▶ [Instruction 1]:
According to the article on the Minnesota state government shutdown, on what date did the shutdown hit Minnesota?
▶ [Instruction 2]:
List every person named by full name in the article on the Minnesota state government shutdown.

▶ [Page excerpt]:
23,000 state employees wonder about their future

MnDOT employee Roxanne Wilder of Eagan wheels her plants out of the Department of Transportation building.
MinnPost photo by James Nord
MnDOT employee Roxanne Wilder of Eagan wheels her plants out of the Department of Transportation building.

Laurie Franklin, freshly laid off from the Minnesota Department of Human Services, lived paycheck to paycheck. Now she won’t get one.

In preparation for the government shutdown that hit Minnesota July 1, Franklin contacted her local credit union and her credit card companies to let them know payments might not come this month. She told her daughter that her part-time job at Target is the family’s only source of income.

She’s also one of up to 23,000 state employees who won’t return to work for the people of Minnesota starting today.

As budget negotiations between Gov. Mark Dayton and the Republican Legislature crumbled last night, so did state employees’ chances to keep their livelihoods for as long as the impasse remains.

Nelson Cruz, A MnDOT employee, and his wife, who also works for the state, welcome the time off. But it won’t be long until money problems surface if the shutdown drags on.

“We’ll be comfortable for the first week or so, but after that we’ll be in trouble,” Cruz said.

▶ [Dataset extract]:

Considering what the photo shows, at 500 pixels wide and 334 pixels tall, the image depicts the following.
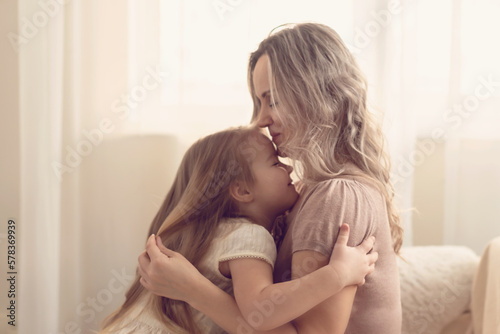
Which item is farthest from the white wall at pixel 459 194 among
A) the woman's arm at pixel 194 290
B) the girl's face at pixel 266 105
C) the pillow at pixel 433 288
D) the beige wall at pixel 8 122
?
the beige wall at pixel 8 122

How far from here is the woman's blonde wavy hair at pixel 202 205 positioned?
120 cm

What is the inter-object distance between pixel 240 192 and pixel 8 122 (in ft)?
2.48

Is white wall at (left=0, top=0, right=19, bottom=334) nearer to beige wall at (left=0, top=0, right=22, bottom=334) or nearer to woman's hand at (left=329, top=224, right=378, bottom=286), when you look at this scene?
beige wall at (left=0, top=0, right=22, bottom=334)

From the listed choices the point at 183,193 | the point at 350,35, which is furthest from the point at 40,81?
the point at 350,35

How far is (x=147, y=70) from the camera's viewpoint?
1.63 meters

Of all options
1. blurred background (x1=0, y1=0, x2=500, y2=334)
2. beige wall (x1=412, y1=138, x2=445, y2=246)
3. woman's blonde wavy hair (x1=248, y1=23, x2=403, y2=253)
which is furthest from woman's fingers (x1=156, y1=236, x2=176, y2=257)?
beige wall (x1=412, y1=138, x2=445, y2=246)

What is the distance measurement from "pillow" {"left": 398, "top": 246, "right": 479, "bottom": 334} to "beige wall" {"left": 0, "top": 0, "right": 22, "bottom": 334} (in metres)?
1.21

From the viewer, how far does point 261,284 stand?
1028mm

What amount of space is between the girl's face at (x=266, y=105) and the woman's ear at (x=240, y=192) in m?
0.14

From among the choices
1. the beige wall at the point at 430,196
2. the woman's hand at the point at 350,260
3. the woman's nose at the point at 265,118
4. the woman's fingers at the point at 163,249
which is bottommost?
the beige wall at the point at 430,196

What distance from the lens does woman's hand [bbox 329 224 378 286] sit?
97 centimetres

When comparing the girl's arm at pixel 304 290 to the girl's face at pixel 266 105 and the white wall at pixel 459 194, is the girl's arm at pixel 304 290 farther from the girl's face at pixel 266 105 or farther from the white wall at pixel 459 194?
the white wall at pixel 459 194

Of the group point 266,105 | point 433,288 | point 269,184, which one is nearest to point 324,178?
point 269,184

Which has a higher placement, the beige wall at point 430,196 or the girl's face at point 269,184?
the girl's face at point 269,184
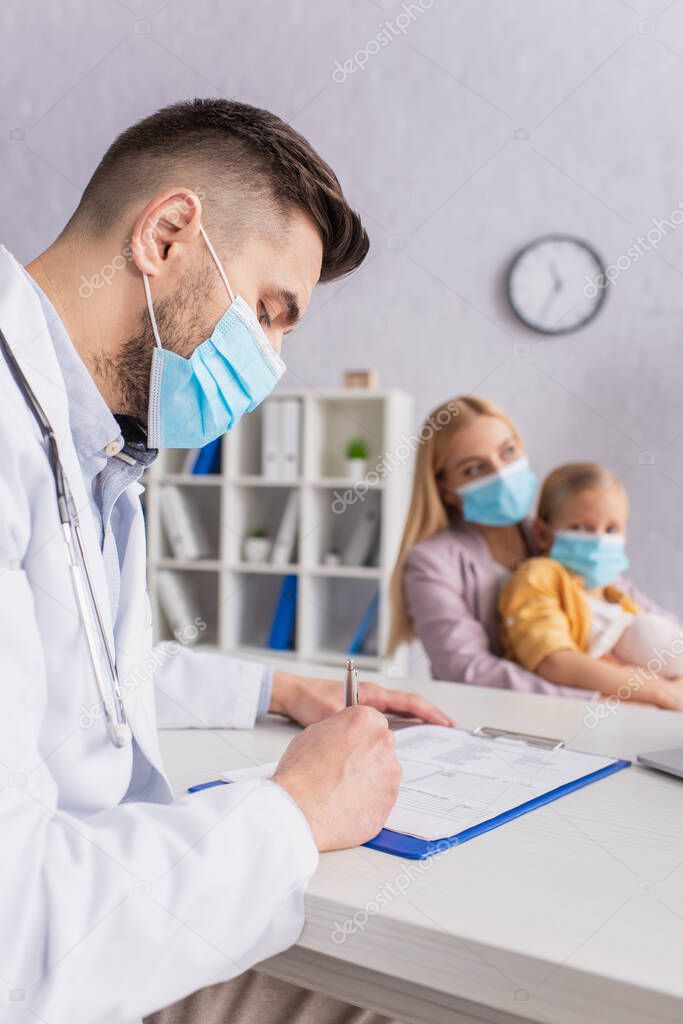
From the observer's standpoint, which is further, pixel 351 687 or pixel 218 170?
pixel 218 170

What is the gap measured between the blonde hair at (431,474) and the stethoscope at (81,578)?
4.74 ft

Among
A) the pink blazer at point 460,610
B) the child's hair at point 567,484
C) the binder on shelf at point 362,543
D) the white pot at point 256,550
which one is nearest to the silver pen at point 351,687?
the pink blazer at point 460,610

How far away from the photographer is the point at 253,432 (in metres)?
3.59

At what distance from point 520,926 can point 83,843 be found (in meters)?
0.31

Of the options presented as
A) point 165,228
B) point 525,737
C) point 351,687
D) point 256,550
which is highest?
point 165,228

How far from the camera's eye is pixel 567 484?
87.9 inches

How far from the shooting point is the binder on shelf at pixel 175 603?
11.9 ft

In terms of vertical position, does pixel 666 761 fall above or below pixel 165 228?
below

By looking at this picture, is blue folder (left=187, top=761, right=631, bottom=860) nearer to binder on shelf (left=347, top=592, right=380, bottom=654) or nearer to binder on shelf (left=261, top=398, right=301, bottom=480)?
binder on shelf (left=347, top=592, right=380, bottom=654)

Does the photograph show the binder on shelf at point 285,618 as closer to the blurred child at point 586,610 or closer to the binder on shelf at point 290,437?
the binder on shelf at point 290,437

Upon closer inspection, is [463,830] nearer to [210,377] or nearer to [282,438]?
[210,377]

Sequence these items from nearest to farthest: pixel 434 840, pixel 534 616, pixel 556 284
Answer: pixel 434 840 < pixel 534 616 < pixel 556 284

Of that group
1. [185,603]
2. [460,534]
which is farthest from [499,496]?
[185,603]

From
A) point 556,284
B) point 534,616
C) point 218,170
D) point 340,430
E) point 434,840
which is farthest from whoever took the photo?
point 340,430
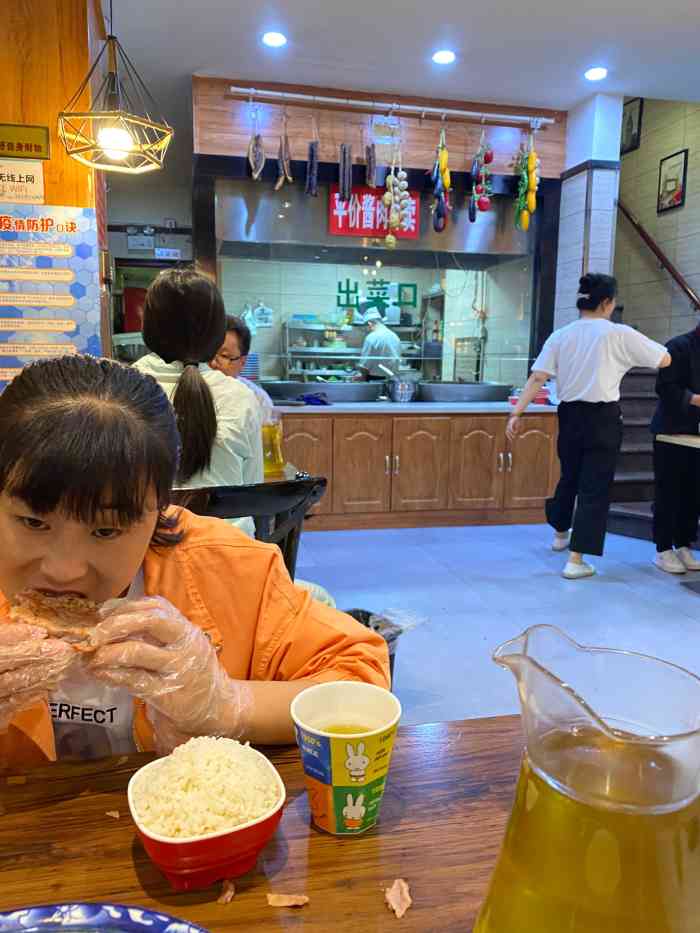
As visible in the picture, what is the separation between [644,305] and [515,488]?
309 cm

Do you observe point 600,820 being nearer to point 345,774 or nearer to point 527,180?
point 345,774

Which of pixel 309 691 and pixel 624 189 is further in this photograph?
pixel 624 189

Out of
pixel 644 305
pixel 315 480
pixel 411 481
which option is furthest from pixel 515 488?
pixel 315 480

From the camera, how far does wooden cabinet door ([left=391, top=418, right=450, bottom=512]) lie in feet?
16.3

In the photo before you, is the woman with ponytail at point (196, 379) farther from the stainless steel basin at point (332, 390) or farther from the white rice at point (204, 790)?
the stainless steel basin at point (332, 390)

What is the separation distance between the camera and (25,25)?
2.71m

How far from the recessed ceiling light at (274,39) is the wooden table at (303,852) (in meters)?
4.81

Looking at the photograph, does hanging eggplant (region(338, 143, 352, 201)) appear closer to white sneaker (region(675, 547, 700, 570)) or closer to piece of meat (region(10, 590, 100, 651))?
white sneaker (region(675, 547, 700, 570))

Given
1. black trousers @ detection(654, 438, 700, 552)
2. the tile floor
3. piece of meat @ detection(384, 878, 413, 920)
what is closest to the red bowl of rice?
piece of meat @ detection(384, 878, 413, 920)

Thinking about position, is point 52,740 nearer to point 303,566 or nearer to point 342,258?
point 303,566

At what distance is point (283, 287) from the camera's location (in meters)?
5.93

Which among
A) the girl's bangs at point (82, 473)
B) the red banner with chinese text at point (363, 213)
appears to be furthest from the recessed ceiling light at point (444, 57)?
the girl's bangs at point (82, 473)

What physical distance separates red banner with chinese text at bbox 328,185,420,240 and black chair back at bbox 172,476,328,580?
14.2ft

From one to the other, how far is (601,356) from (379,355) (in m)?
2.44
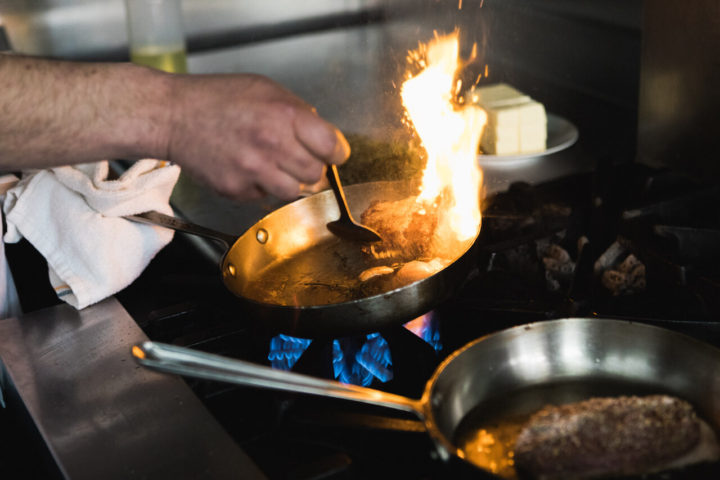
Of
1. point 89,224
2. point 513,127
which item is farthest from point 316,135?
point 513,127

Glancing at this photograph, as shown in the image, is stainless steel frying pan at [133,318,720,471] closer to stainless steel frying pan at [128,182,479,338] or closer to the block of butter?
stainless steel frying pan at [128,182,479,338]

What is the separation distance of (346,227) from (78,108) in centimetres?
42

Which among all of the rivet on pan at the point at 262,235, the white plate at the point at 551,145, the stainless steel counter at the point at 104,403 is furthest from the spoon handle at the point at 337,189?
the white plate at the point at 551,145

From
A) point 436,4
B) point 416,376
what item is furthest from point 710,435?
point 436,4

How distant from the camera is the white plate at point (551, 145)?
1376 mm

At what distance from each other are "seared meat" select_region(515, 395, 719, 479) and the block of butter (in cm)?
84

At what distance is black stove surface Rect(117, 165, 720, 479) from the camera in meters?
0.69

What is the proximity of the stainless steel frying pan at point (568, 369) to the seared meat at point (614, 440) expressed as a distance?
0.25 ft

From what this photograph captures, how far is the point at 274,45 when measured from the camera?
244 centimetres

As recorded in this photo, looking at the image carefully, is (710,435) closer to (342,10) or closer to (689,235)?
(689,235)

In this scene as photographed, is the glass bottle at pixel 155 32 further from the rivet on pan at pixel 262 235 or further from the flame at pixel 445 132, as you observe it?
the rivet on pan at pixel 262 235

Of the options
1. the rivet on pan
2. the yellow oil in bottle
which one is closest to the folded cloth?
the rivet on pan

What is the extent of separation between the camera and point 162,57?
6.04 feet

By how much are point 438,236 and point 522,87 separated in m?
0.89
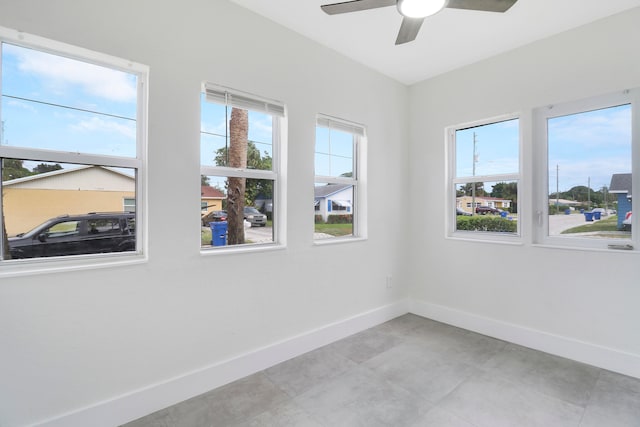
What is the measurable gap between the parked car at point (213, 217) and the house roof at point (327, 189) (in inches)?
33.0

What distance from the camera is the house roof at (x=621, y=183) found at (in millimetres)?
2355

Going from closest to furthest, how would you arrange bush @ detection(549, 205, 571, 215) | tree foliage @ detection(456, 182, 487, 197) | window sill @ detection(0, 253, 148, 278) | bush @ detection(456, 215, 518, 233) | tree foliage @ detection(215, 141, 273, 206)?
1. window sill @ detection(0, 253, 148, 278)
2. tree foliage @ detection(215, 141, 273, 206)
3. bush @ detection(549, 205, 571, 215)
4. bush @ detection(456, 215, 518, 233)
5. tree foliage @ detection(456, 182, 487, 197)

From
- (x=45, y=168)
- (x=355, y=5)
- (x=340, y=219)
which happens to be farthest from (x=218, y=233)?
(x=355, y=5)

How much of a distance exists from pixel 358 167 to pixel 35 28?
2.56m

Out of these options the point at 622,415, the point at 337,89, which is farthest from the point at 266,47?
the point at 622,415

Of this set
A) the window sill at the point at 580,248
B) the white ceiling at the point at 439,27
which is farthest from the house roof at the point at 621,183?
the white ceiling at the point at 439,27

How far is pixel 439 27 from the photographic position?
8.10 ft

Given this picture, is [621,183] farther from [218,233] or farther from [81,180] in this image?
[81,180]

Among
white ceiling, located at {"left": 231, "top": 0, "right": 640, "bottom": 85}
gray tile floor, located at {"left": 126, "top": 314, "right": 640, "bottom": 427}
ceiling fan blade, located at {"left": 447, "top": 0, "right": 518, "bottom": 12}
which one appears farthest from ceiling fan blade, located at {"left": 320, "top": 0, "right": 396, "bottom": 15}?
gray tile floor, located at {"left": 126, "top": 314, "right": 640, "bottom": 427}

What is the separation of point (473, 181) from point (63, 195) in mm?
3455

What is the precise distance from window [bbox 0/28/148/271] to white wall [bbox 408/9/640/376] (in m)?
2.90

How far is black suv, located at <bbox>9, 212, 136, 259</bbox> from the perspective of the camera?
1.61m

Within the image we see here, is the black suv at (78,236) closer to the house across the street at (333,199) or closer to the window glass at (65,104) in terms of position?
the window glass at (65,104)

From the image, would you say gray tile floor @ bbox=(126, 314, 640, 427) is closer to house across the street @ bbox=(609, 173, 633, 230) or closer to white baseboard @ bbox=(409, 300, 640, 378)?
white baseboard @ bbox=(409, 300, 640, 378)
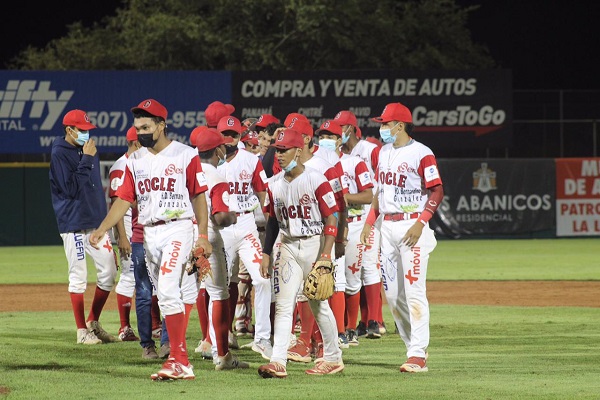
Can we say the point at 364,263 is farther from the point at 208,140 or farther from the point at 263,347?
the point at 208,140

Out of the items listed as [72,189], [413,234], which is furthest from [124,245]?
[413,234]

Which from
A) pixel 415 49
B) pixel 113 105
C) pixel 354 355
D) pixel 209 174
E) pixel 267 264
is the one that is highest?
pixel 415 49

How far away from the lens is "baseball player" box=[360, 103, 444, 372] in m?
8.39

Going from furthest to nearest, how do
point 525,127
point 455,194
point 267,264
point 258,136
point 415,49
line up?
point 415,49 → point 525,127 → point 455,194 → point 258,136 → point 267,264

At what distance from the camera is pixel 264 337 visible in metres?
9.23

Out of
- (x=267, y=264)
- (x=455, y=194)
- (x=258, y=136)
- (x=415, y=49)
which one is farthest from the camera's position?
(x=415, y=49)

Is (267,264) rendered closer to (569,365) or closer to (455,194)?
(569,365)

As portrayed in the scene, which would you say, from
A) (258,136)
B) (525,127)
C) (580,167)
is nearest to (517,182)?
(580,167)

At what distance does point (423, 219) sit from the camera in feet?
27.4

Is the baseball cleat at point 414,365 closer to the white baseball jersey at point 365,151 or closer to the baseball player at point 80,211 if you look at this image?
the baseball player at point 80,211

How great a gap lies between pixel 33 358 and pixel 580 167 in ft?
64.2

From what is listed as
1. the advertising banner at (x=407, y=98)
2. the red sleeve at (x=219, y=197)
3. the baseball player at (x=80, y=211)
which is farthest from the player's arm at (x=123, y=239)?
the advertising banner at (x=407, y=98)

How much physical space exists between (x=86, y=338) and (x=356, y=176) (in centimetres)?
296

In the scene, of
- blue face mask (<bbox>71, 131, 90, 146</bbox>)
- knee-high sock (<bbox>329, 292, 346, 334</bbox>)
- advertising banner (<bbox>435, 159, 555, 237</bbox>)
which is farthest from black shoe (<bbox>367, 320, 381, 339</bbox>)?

▶ [Worked solution 1]:
July 1

▶ [Worked solution 2]:
Roxanne Wilder, James Nord, Laurie Franklin, Mark Dayton, Nelson Cruz